I would normally publish this on my blog, however, I thought that LessWrong people might be interested in this topic. This sequence is about my experience creating a logical language, Sekko (still a work-in-progress).
What's a logical language?
Languages can be divided into two categories: natural languages, which arise...naturally, and constructed langugages, which are designed. Of constructed languages, there are two categories: artlangs, which are designed as works of art or as supplements to a world (think Quenya or Klingon), or engelangs (engineered languages), which are designed to fulfill a specific purpose.
Loglangs (logical languages) are a subset of engelangs. Not all engelangs are loglangs -- Toki Pona is a non-loglang engelang.

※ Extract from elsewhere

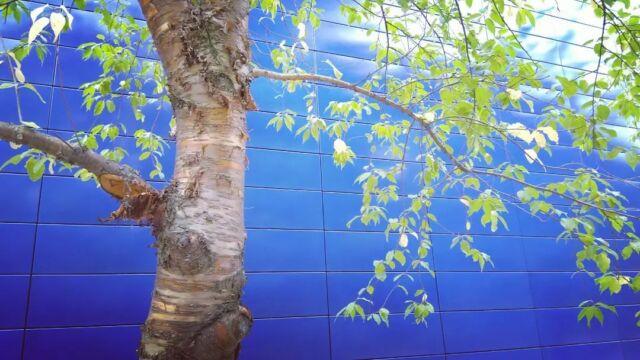 #suomenluonnonpäivä #kaupunkiluonto #väriyhdistelmät  #colorcombination #koivu #puu #birch  #tree #architecture  #blue  #outdoors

Despite the name, what constitutes a "loglang" is rather undefined. It's more of a "vibe" than anything. Still, I'll try to lay out various properties that loglangs have:
- Adherence to a logic system. Most logical languages have second-order logic. Toaq and Lojban have plural logic; Eberban has singular logic.
- Self-segregating morphology (SSM). SSM refers to a morphology (scheme for making word forms) such that word boundaries can be unambiguously determined. Several schemes exist: Lojban uses stress and consonant clusters, Toaq uses tone contours, Eberban and Sekko use arbitrary phoneme classification. Sekko's SSM will be discussed in later posts.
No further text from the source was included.